As Renfield, Stacy Ross gives the performance of the evening.  A reject of society but also even of her worshipped Dracula whom she refers reverently in prayer as “Father” and pleadingly in supplication as “Daddy,” Renfield is the epitome of the results of the sexist attitudes of the world she exists.  That she has resorted to madcap ways including coaxing flies and spiders to her dinner plate is no wonder as we watch how she is viewed and treated.  The only one who ever truly tries to understand her and listen to the heart-felt story of her background is none other than Mina Harker … of course.

Bill English directs this famous tale with just enough reverence to its heritage of horror to provide the needed edge and occasional shock, but he also adds much tongue-in-cheek as well as a smack-down of the sexist, male-dominant heroism of past tellings.  The gothic-suggestive set design of Jacqueline Scott takes full advantage of the Playhouse’s oft-employed roundtable as scenes shift seamlessly amidst large arches and a backdrop of Carl Erez’s dramatic and colorful scene/mood-setting projections.  Michael Palumbo’s lighting creates both the creepy build-ups and the suddenly horrific and heroic climaxes of various scenes while Kathleen Qiu’s costumes allow for both humor and horror to make their ways into the story’s unfolding.  (One has to imagine much laundry between each performance to rid all the white muslim of red blood.)

The required blood and the overall horror aspects of a Dracula-invested tale are probably not for everyone; and even one so creatively and imaginatively (as well as humorously) relayed as The Playhouse’s revamped and updated Dracula: A Feminist Revenge Fantasy, Really does at times become a bit too long and over-drawn.

» **TASK GOAL**
Write the next part of the Dracula theater review, picking up after its final sentence. The entries that follow this review come from a separate source.

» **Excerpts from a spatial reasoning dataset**
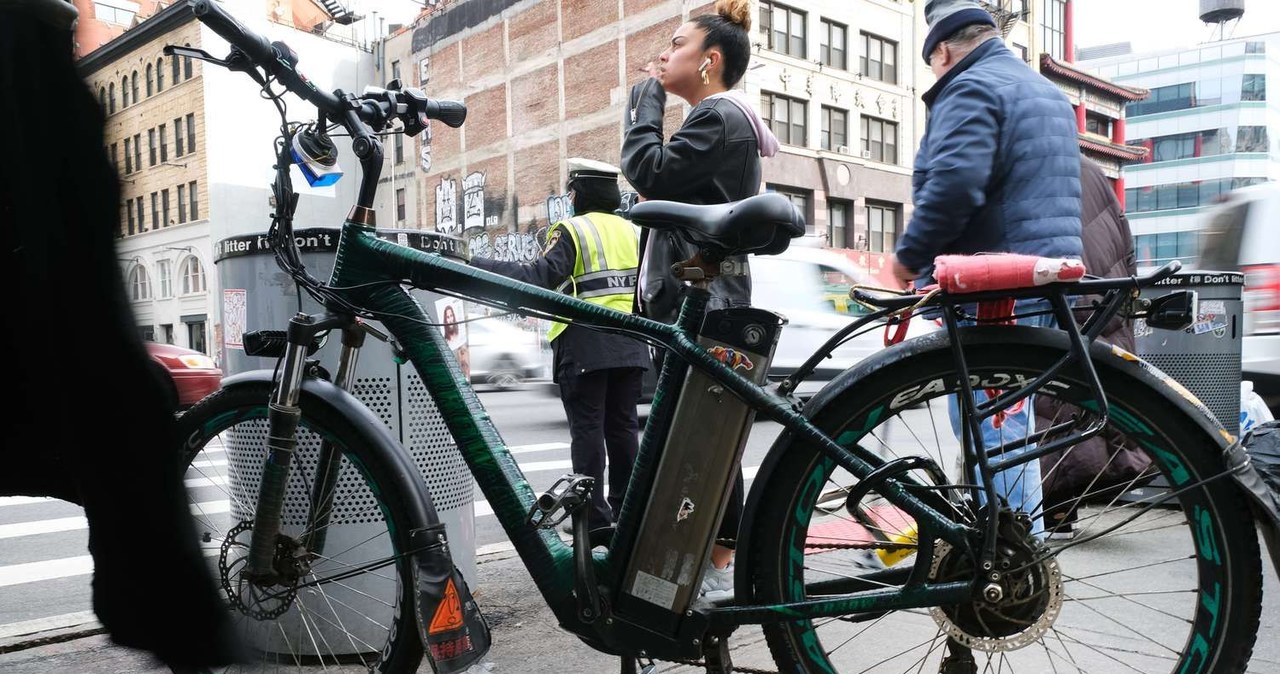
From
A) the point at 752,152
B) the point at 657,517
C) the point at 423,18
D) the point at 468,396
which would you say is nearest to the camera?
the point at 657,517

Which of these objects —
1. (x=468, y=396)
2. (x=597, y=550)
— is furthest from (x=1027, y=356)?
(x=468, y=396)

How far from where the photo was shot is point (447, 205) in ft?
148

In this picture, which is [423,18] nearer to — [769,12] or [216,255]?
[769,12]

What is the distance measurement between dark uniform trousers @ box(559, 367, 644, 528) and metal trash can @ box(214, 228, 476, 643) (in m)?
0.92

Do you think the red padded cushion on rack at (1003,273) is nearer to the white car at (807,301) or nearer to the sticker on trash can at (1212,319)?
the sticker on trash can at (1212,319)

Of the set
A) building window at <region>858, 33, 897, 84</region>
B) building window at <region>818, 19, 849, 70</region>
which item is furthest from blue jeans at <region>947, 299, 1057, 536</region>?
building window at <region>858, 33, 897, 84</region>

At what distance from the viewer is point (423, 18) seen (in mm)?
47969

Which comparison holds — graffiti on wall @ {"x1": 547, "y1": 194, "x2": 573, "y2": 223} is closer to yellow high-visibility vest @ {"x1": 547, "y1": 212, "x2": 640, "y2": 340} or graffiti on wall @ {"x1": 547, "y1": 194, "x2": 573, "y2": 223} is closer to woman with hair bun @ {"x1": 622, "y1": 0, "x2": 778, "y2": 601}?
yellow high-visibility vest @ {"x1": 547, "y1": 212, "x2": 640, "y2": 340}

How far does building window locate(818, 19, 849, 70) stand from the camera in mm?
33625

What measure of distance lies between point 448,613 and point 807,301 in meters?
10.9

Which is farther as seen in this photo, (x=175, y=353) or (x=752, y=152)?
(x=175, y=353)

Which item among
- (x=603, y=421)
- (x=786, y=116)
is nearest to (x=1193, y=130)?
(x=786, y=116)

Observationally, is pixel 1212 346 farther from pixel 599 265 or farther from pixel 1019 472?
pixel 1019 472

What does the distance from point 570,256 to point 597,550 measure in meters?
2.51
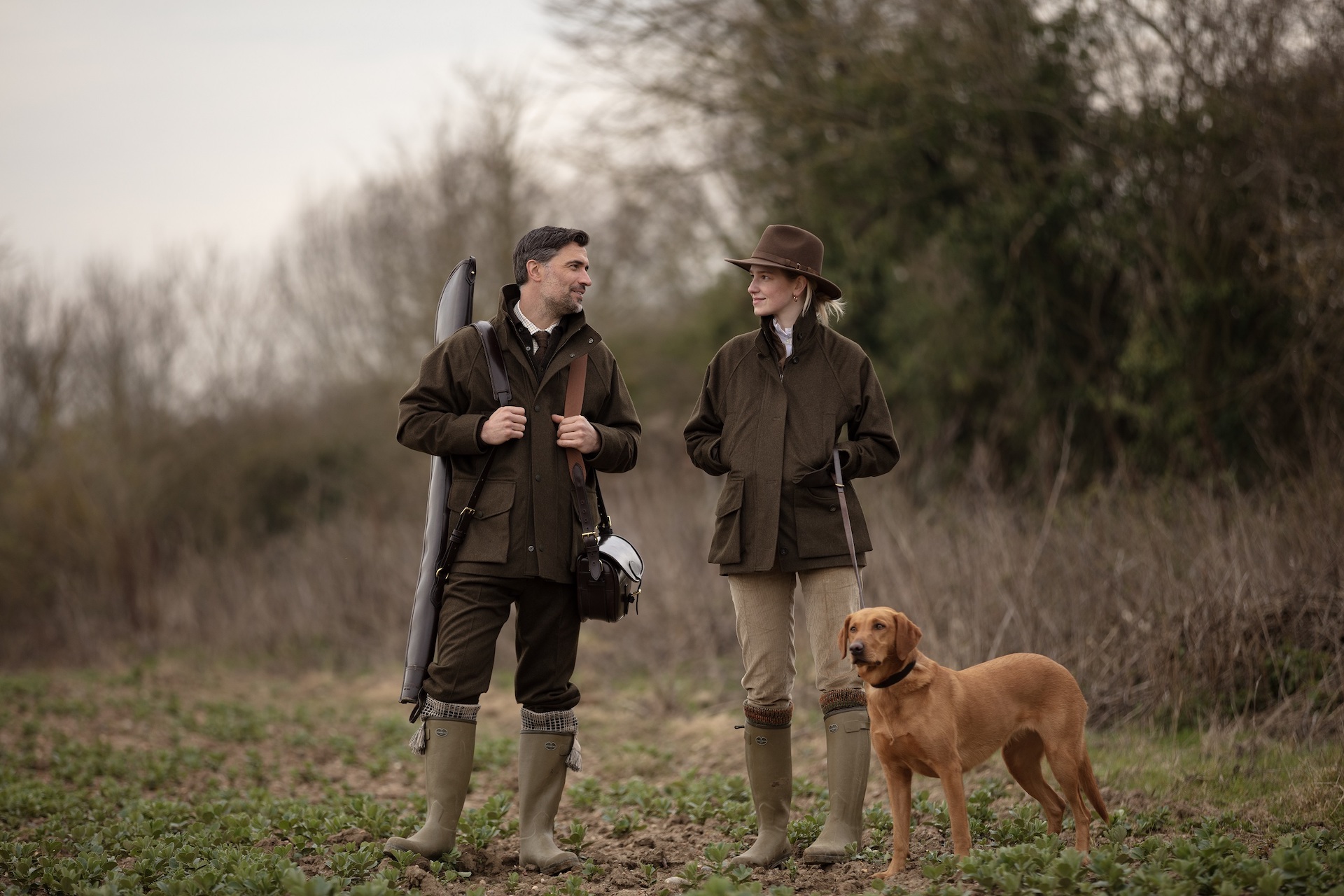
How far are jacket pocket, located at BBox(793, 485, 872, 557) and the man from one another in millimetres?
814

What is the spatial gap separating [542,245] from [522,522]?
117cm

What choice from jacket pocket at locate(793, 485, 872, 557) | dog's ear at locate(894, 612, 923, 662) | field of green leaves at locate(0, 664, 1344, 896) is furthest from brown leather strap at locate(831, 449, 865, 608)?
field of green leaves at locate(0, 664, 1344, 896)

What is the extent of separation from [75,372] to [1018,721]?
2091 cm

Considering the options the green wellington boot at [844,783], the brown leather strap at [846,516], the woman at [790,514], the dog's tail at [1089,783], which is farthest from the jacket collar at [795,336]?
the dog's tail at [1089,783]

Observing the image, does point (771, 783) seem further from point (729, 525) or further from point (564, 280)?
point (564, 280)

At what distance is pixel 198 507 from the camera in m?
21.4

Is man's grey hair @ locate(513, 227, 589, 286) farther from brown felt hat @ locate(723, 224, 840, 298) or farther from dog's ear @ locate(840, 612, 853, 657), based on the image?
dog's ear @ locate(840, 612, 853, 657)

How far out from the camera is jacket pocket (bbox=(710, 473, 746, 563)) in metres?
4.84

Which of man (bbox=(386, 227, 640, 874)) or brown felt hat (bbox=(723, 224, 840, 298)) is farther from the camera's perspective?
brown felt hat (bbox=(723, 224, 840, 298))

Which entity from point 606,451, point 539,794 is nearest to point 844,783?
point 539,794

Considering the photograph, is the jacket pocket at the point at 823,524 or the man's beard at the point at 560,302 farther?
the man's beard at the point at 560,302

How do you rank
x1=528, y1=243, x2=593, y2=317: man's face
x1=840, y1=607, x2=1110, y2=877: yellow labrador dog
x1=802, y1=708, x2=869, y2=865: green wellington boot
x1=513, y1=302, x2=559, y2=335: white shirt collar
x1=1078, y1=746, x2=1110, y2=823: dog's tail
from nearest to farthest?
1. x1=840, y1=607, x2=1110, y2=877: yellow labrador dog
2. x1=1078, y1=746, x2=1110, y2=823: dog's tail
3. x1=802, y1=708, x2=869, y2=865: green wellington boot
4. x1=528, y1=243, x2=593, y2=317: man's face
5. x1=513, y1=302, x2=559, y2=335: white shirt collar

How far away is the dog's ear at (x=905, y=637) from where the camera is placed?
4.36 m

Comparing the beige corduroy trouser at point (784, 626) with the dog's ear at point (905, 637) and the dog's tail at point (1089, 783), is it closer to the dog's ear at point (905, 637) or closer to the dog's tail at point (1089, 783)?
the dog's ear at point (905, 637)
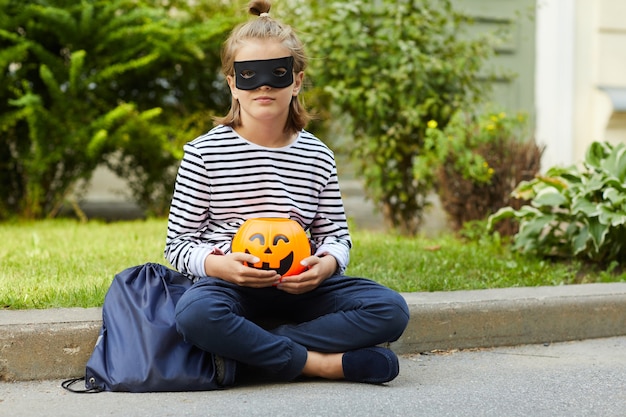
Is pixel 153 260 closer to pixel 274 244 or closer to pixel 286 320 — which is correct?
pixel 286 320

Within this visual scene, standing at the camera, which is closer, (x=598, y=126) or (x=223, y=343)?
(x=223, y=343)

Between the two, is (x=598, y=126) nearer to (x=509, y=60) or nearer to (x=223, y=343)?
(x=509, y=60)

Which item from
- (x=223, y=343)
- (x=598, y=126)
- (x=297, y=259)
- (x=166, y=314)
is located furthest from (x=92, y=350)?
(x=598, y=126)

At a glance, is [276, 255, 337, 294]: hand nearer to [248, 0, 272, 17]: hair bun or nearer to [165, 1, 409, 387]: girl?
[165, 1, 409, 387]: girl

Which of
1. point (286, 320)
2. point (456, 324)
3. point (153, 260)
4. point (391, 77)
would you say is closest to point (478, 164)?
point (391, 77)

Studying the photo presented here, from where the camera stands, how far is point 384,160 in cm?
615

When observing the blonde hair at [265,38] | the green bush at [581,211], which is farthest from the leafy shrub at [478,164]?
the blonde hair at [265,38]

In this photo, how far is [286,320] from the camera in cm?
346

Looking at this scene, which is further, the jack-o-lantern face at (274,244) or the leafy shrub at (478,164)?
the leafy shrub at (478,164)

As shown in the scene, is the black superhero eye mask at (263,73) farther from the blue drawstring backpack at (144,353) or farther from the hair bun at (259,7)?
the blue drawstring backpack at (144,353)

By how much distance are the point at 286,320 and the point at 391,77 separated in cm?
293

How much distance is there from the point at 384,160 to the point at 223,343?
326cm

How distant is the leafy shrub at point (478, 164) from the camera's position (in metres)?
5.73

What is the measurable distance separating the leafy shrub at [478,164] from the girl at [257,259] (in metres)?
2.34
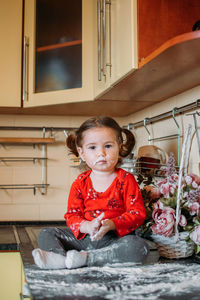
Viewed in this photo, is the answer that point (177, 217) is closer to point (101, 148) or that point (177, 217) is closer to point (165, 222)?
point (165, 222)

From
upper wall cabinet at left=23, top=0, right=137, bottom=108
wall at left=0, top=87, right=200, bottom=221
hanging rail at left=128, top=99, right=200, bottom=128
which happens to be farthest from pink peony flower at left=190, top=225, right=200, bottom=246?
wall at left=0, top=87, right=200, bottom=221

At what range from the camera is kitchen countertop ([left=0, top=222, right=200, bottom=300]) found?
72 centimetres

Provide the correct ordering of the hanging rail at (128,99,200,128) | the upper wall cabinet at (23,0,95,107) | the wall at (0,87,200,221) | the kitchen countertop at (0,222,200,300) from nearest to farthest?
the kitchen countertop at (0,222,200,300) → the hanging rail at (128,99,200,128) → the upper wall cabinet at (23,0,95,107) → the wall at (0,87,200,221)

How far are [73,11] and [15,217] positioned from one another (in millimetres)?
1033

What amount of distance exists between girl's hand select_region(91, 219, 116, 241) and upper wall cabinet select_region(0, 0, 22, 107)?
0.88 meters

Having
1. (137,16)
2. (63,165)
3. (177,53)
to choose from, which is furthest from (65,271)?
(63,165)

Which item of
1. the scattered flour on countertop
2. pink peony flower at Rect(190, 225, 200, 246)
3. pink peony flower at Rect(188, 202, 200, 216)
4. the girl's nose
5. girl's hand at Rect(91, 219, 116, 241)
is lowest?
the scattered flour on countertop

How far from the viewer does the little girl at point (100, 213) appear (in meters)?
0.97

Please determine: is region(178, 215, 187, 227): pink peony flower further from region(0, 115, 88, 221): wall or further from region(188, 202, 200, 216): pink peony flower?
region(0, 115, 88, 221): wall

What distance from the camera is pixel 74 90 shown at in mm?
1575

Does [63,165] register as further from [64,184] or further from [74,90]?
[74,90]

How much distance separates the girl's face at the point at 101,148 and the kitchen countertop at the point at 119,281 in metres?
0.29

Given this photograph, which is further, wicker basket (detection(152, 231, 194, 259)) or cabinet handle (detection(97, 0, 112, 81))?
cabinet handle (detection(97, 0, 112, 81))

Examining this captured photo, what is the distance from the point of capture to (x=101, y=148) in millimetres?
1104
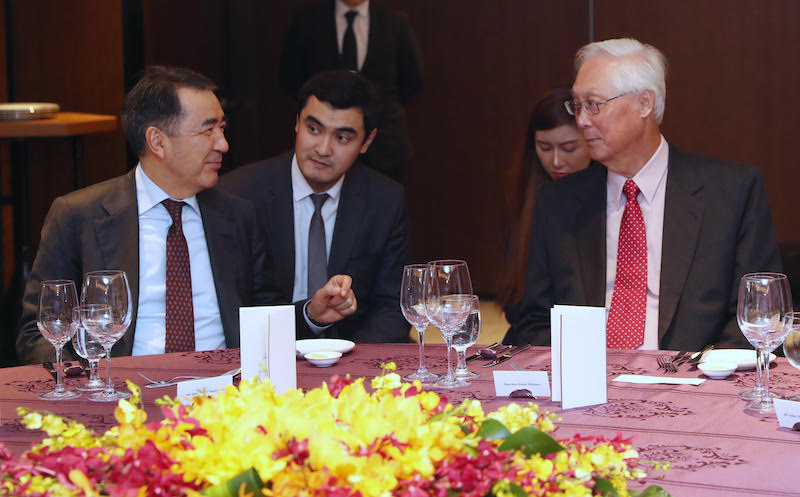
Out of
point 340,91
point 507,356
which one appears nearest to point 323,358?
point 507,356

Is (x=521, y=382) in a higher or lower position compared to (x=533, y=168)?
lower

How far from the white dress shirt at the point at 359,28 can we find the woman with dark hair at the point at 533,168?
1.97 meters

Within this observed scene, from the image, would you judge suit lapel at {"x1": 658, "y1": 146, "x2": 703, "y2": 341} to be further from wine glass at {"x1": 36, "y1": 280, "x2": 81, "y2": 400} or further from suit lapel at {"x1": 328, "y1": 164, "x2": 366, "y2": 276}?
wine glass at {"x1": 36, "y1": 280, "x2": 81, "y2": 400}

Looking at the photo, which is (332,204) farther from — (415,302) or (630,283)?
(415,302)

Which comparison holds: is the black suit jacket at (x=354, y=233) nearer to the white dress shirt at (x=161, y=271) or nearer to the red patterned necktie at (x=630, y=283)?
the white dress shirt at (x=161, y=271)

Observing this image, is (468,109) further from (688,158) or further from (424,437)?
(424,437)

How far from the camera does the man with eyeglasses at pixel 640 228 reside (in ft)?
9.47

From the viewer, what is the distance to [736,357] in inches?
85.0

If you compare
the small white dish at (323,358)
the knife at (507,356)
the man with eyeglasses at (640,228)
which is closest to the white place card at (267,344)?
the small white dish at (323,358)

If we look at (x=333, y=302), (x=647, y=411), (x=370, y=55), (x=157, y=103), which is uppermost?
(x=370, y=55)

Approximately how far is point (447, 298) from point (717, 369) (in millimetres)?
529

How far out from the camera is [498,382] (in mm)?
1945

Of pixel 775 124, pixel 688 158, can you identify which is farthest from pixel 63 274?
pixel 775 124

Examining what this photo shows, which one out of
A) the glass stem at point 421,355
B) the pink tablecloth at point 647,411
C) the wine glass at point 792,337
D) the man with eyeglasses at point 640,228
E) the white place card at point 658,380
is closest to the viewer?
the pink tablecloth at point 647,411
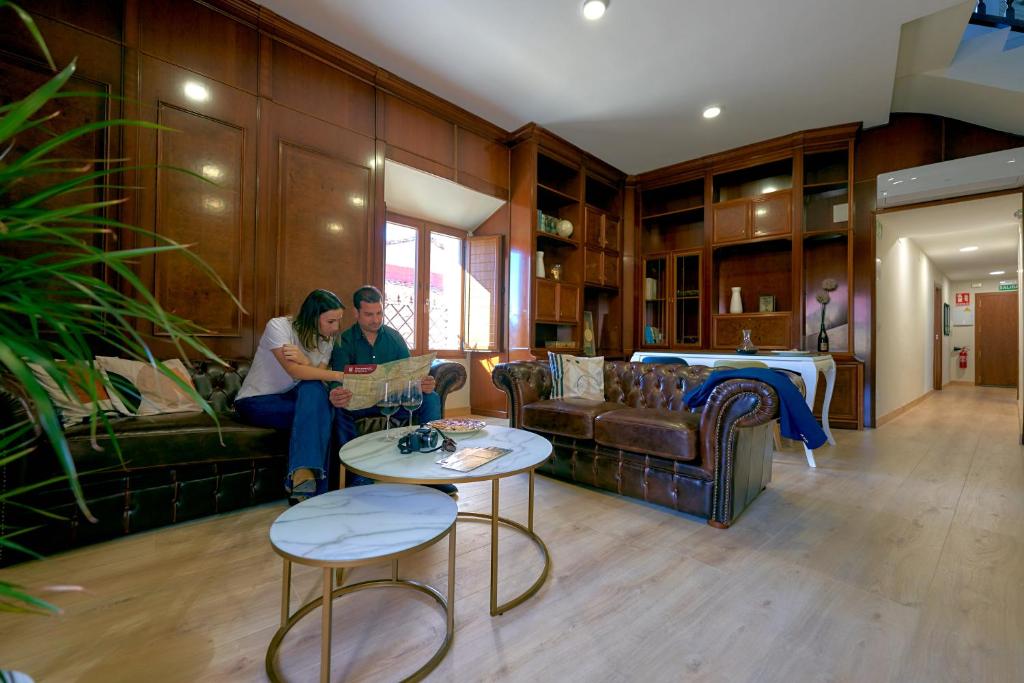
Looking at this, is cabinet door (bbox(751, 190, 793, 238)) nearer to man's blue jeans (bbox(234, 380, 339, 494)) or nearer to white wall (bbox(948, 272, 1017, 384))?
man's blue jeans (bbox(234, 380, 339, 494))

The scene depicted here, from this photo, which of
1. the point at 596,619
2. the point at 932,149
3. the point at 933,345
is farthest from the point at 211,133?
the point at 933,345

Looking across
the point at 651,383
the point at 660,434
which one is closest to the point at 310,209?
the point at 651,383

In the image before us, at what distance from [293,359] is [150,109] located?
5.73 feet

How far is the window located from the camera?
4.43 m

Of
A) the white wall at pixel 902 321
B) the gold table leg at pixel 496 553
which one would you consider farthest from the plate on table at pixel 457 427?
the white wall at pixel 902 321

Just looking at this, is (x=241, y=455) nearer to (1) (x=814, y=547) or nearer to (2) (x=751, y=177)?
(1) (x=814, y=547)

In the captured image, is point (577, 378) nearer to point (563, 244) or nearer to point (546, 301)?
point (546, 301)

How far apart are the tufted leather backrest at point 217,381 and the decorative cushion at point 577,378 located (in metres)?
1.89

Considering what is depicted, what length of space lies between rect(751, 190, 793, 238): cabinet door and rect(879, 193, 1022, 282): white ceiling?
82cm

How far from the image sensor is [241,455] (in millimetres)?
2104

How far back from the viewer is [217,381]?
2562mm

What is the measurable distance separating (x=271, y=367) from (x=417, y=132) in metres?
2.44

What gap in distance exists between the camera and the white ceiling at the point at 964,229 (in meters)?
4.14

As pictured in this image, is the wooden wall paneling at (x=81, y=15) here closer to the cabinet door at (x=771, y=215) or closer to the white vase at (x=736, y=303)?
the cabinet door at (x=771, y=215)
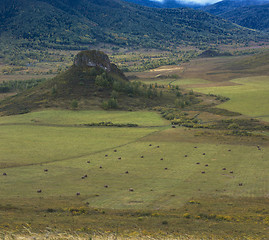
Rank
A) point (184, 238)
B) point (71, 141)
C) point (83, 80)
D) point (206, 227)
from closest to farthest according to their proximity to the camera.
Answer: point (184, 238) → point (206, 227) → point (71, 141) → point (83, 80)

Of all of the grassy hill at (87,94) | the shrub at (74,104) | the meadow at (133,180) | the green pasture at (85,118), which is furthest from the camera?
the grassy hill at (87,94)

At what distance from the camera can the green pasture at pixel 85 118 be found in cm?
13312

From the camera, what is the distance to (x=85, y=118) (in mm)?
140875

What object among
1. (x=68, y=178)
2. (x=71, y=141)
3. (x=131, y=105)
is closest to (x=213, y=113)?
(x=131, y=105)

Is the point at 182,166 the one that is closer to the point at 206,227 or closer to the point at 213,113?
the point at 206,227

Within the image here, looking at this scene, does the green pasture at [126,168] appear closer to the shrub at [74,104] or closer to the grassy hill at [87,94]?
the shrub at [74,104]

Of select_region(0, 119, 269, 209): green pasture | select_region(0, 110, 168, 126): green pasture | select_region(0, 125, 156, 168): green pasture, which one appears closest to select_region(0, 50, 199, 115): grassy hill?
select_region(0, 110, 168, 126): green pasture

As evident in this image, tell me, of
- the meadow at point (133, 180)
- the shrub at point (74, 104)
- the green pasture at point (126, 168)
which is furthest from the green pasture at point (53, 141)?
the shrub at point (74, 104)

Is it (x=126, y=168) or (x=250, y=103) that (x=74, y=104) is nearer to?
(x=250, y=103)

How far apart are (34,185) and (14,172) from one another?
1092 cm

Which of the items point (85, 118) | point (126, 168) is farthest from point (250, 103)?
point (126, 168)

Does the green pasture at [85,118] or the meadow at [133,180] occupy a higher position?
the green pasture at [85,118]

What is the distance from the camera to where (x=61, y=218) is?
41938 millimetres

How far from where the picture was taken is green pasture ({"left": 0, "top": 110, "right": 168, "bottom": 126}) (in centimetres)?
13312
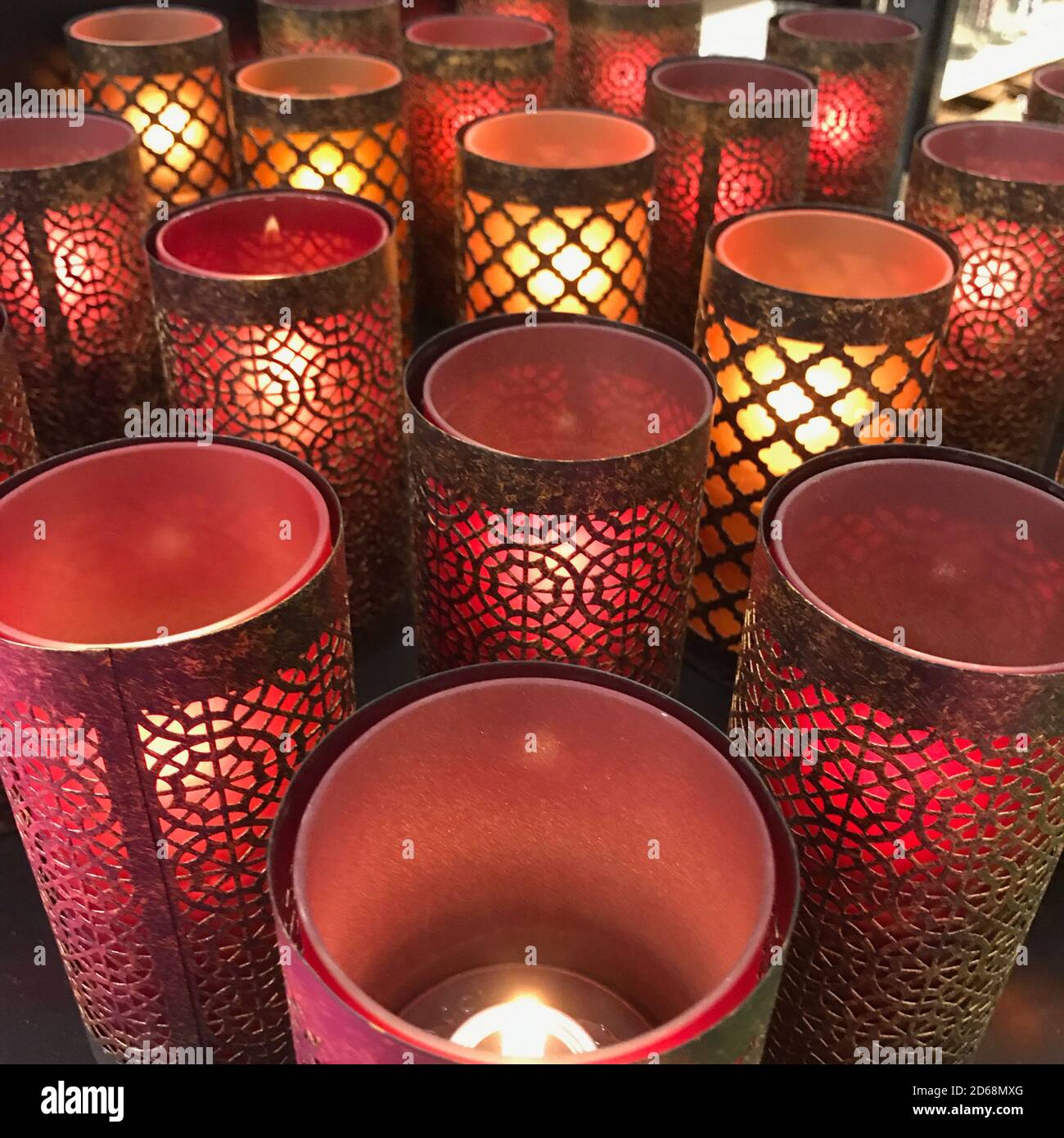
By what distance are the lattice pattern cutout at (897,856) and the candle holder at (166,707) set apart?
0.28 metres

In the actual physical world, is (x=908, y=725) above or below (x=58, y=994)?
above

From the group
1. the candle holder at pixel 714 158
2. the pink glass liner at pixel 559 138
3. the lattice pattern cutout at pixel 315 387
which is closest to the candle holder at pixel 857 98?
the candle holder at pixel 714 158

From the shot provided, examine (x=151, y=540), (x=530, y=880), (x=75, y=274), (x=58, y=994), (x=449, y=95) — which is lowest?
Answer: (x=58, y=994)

» **ANSWER TO THE EXERCISE**
But with Kate Hamill’s none-too-subtle script and Bill English’s sharply honed direction, the point that monsters don’t walk around with fangs but “the monsters look like us” — the ones who “mess up your memories, confuse your sense of reality” — make the warnings of Dr. Van Helsing still ring quite true for us today.  The “parasites” she says have always existed and have always walked among us — it takes little imagination to realize that we are being reminded that they are still among us today.  While they may not trying to suck our blood, they might very well be trying to drain us of our will to strike a stake in all the false claims these modern monsters daily make — especially about women as well as immigrants, people of color, and LGBTQ people — in fact, anyone that does not look like the monsters themselves.

Rating: 4 E

Dracula: A Feminist Revenge Fantasy, Really continues through June 27, 2026, in a two-hour, forty-minute (one intermission) production at San Francisco Playhouse,  450 Post Street, San Francisco.  Tickets are available online at www.sfplayhouse.org or by phone at 415-677-9596.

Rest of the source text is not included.